Questions about scenes in images:
____________________
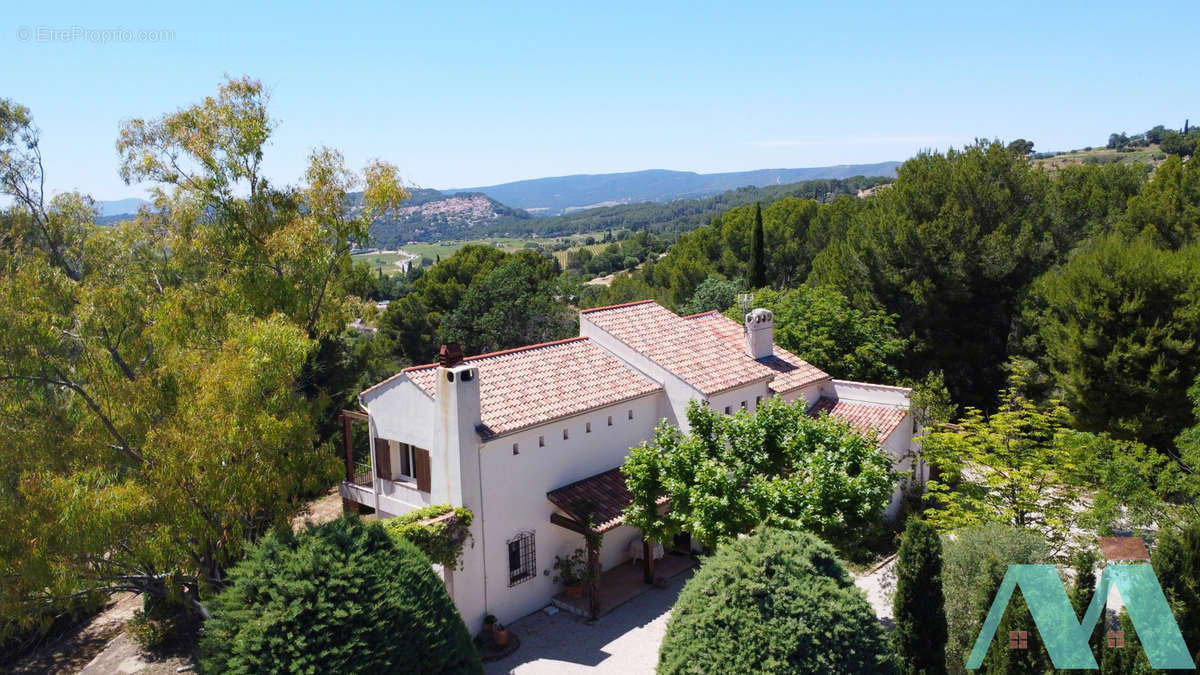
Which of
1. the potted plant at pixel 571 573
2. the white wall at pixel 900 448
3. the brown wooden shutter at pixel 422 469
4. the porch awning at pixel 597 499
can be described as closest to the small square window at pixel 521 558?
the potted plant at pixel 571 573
____________________
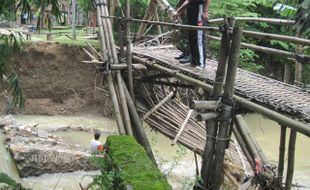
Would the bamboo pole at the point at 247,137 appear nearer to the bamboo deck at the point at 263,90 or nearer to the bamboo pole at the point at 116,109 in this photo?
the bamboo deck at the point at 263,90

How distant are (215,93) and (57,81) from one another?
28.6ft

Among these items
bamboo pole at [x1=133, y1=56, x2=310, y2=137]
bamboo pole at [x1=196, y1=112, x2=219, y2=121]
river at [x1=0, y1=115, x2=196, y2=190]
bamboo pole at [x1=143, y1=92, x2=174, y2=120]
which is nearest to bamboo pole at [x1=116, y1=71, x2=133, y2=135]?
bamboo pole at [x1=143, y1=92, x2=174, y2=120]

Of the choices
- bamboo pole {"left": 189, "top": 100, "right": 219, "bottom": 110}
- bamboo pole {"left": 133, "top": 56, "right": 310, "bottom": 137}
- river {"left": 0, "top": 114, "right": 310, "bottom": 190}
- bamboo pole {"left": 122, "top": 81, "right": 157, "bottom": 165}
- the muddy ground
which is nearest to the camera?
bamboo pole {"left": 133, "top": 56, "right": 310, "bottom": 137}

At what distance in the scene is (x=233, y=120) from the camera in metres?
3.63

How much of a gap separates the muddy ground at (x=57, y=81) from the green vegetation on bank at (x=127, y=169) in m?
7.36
____________________
Task objective: Gather every line of the data above that contains the word "river" and list those lines.

Final result:
river at [x1=0, y1=115, x2=196, y2=190]
- river {"left": 0, "top": 114, "right": 310, "bottom": 190}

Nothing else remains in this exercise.